In a non-convolutional network, we have the following formula:

$$Z = W \cdot x + b \\ a = g(Z)$$

Similarly, in the convolutional network, we can have:

$$Z = W * x + b \\ a = g(Z)$$

@ $$*$$ is a convolution operation.

@ $$x$$ is the input matrix.

@ $$W$$ is the filter. Different filter can detect different feature, e.g. vertical edge, diagonal edge, etc.

@ $$b$$ is the bias.

@ $$g$$ is a activation function.

@ $$a$$ is the output matrix, and can be fed to the next layer. ## Calculating the Number

### The Number of the Parameters

Suppose we have 10 filters which are $$3 \times 3 \times 3$$ in one layer of a neural network, how many parameters does the layer have?

In one filter, there are $$3 \times 3 \times 3 + 1 = 28$$ (1 bias) parameters. So there are $$10 \times 28 = 280$$ parameters in this layer.

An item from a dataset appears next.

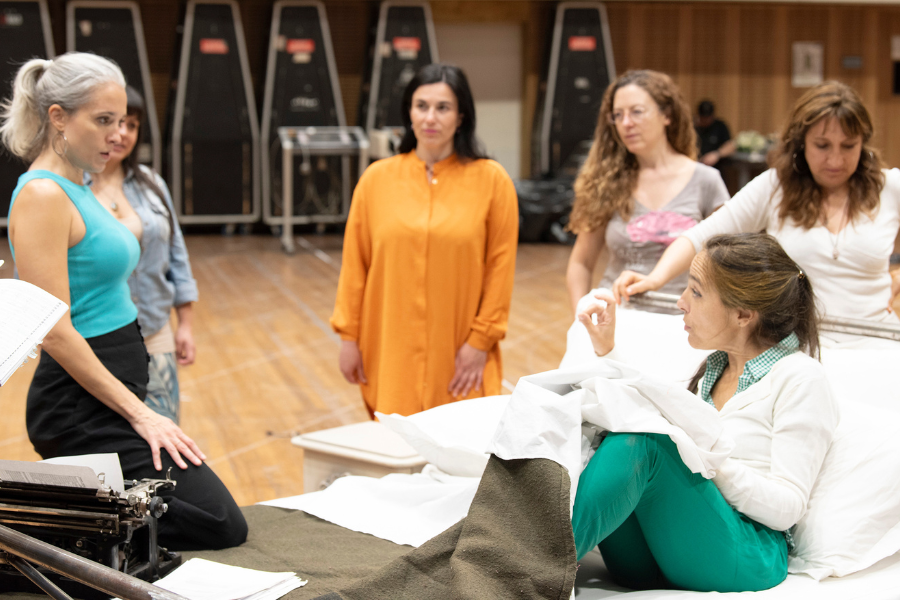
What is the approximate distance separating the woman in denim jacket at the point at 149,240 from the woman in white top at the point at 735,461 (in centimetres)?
134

### The Shape of the Output

Suppose we have a $$x \times y \times ch$$ (ch is the number of channel) input, $$n$$ numbers of $$r \times c \times ch$$ filters, the stride is set to (0, 0), not padding. what will be the output shape?

The output shape will be $$(x - r + 1) \times (y - c + 1) \times n$$.

Now change the stride to (a, b), what will be the output shape?

The output shape will be $$(\lfloor \frac{x - r}{a} \rfloor + 1) \times (\lfloor \frac{y - c}{b} \rfloor + 1) \times n$$.

Now add padding $$(p_x, p_y)$$, what will be the output shape again?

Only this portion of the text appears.